::: Provided text :::

RIO 2016; the Olympics, the greatest show on earth? Maybe not this time around.

Not with the fall-out from Russia’s state-funded pill-popping party still causing a stink, or, with the blatant commercialisation of the Games through the inclusion of sports that really shouldn’t be there. Or, for me, especially after London 2012. Rio won’t come close to matching that. There, I’ve said it. But we’ll still watch.

Because Team GB will, as we have become used to, return home to Heathrow with a new generation of medal winners, all funded by us, and ready to cash in further with appearances on Saturday early evening game shows, reality TV programmes and adverts. Who knew Chris Hoy liked Bran Flakes let alone that he could pedal a bike a kilometre in around a minute?

But good luck to them. They’ve worked hard, harder than you might ever know. So they are entitled to make good from their exploits.

Since Lottery funding came in to play, so Team GB’s professionalism and return on investment has improved greatly, almost unrecognisably, from what had gone before.

Before state assistance (and I don’t mean the Russian variety), and in particular the three post-war decades, the British mind-set was all very Corinthian: a team of folk giving their all, hopeful at best, and verging on the Alf Tupper approach to self-preparation, or should that be self-harm.

:::

Job 1:
Quote the Rio 2016 article between "But good luck" and "had gone before.", inclusive.
Job 2:
According to the Rio 2016 article, why are Team GB's medal winners entitled to make good from their exploits?
Base your answers only on the Rio 2016 article.

::: Data :::

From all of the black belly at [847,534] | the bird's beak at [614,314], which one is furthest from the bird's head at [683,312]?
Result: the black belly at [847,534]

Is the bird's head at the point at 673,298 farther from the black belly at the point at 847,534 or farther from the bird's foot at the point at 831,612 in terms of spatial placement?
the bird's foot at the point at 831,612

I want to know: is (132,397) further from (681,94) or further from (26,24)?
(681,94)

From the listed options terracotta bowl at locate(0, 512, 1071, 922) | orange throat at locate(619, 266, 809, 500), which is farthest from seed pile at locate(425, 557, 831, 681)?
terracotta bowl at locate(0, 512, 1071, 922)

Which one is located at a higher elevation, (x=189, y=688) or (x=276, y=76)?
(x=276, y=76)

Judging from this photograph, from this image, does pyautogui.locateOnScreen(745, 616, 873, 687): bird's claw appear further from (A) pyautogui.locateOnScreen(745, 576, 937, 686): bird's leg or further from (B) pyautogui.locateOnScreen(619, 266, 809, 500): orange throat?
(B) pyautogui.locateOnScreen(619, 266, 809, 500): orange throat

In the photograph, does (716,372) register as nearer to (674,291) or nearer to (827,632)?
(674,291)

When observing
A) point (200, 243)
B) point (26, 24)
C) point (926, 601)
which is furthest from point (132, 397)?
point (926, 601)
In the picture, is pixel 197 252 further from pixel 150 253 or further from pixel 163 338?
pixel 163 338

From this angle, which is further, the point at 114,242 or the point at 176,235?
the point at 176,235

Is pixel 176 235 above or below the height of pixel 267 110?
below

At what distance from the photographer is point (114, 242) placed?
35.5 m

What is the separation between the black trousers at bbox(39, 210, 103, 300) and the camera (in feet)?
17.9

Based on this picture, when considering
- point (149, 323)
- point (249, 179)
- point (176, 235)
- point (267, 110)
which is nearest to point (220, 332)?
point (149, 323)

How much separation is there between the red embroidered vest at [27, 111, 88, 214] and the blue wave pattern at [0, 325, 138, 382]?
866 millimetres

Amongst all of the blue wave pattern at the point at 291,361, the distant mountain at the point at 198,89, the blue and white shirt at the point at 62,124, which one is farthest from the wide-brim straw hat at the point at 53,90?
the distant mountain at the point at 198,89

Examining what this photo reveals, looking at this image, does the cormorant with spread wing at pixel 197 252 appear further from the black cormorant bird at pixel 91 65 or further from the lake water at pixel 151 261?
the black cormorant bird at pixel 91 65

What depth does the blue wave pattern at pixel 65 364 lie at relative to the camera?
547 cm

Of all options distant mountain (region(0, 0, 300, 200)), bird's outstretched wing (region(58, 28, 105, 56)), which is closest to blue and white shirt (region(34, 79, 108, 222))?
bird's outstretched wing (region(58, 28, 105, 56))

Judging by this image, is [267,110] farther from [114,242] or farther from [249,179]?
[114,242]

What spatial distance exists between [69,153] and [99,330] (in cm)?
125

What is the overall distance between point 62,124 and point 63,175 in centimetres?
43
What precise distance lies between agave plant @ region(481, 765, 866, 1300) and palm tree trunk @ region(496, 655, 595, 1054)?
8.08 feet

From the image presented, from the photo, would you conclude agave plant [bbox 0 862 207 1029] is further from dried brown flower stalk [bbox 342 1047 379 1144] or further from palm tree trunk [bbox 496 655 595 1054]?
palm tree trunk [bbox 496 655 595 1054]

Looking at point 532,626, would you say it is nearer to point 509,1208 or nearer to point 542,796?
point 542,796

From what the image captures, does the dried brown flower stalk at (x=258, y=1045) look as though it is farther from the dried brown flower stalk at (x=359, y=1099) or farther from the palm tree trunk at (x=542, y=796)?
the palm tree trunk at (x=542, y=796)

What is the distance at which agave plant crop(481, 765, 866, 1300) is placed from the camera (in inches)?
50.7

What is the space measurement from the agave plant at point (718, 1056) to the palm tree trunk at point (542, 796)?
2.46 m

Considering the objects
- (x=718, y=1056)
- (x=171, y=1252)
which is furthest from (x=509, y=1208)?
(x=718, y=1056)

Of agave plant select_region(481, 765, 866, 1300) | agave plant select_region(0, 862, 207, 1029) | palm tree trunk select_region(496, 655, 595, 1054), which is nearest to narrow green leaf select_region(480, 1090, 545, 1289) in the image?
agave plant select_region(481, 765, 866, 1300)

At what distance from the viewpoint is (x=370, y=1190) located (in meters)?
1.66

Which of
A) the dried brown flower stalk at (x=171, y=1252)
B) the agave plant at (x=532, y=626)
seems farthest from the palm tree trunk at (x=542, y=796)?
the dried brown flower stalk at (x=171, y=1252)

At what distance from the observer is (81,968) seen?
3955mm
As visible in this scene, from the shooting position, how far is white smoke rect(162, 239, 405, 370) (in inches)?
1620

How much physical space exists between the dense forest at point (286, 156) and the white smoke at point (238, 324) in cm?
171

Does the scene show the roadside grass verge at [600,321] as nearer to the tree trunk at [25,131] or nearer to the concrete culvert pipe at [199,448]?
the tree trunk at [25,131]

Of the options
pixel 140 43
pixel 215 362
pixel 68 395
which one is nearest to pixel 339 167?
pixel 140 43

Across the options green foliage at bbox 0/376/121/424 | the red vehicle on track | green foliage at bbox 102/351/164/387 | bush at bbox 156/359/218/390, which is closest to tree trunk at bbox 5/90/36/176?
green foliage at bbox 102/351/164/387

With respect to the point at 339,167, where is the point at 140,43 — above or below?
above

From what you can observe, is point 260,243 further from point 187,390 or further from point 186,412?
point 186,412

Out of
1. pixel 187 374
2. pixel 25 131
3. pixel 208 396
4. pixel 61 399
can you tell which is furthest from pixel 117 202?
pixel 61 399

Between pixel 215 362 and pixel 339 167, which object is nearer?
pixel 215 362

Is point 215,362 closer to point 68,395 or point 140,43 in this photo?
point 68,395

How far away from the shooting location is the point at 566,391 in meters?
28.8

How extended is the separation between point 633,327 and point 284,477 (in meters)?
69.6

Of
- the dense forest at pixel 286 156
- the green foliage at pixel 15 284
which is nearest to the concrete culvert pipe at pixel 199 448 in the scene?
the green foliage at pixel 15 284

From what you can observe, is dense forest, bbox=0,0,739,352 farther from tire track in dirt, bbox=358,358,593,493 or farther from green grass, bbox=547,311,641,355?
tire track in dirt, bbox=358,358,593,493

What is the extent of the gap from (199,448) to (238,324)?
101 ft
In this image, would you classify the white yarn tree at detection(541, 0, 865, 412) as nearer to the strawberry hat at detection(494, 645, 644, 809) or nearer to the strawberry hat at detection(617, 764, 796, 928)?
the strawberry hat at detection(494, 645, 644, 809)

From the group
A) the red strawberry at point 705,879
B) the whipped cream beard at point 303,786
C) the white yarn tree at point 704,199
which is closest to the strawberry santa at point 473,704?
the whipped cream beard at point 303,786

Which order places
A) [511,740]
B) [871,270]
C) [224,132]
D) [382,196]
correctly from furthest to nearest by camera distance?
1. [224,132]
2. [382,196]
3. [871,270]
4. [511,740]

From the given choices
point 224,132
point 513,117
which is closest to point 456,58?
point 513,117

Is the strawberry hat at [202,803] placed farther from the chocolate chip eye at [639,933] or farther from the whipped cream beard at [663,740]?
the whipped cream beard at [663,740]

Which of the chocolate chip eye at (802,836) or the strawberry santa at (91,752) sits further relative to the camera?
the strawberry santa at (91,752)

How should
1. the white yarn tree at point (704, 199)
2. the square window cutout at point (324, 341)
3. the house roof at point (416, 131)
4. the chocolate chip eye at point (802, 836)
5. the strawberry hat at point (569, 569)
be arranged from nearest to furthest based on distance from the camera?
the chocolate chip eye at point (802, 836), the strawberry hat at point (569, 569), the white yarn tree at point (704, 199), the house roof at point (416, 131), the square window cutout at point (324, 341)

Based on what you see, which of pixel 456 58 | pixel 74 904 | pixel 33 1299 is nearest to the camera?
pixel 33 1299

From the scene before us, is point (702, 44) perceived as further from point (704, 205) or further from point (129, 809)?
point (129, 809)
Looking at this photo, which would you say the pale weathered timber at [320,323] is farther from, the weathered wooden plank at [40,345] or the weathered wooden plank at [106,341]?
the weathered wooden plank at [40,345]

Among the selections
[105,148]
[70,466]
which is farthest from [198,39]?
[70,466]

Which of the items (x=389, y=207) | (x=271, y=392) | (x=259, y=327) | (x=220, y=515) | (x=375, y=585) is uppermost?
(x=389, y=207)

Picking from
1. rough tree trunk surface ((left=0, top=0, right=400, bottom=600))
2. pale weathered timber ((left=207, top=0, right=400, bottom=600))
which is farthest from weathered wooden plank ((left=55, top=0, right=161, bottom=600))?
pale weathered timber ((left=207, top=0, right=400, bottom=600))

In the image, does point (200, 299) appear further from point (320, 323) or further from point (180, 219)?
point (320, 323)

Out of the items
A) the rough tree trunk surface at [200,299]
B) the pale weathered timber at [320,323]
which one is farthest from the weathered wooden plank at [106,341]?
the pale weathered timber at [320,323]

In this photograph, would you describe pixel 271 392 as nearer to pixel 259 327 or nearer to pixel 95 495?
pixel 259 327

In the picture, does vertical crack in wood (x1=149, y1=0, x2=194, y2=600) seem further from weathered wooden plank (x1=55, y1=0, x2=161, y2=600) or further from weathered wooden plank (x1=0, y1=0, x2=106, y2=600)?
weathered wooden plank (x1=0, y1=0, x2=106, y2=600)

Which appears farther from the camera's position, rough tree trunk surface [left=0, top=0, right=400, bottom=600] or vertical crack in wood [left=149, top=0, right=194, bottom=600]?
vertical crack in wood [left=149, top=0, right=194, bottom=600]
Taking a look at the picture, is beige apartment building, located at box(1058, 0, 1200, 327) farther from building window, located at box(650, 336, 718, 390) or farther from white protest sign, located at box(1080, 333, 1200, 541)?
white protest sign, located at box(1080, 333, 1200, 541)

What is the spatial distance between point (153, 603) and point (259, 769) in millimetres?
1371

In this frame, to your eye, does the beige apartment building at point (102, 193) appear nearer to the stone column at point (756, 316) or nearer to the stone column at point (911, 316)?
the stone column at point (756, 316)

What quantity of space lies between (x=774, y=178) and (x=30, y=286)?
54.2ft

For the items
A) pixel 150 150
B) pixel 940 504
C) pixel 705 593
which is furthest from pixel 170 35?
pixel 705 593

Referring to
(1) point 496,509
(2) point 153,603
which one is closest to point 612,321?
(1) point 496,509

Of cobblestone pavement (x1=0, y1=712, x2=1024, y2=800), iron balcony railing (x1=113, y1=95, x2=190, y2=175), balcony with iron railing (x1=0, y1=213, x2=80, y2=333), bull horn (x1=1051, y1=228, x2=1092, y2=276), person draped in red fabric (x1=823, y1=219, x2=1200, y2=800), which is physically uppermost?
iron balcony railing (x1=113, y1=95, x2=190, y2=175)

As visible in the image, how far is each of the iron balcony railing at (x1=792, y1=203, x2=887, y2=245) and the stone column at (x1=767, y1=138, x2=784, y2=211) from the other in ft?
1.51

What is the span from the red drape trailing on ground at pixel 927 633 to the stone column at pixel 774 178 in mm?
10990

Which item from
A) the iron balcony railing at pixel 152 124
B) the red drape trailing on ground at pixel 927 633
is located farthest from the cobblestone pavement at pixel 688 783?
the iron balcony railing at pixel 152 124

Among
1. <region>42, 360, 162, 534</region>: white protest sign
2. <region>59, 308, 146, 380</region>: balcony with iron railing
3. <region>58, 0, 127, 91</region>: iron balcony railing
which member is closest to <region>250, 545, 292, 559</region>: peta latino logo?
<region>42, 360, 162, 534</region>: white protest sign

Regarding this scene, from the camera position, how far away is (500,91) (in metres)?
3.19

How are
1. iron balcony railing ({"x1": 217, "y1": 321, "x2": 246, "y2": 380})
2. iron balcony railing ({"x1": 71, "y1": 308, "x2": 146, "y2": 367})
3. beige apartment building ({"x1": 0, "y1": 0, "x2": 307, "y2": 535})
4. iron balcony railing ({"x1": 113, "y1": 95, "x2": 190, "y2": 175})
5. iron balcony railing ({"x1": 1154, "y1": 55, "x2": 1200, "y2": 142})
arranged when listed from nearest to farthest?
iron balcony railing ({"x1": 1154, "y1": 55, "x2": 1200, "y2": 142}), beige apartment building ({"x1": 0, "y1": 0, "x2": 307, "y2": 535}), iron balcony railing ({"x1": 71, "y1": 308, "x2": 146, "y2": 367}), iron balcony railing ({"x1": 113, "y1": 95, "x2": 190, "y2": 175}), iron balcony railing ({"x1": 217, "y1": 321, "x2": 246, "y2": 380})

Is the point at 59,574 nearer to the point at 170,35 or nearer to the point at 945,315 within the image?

:::

Task answer 1:
But good luck to them. They’ve worked hard, harder than you might ever know. So they are entitled to make good from their exploits.

Since Lottery funding came in to play, so Team GB’s professionalism and return on investment has improved greatly, almost unrecognisably, from what had gone before.

Task answer 2:
They have worked hard, harder than you might ever know. That effort is why they are entitled to cash in on their success.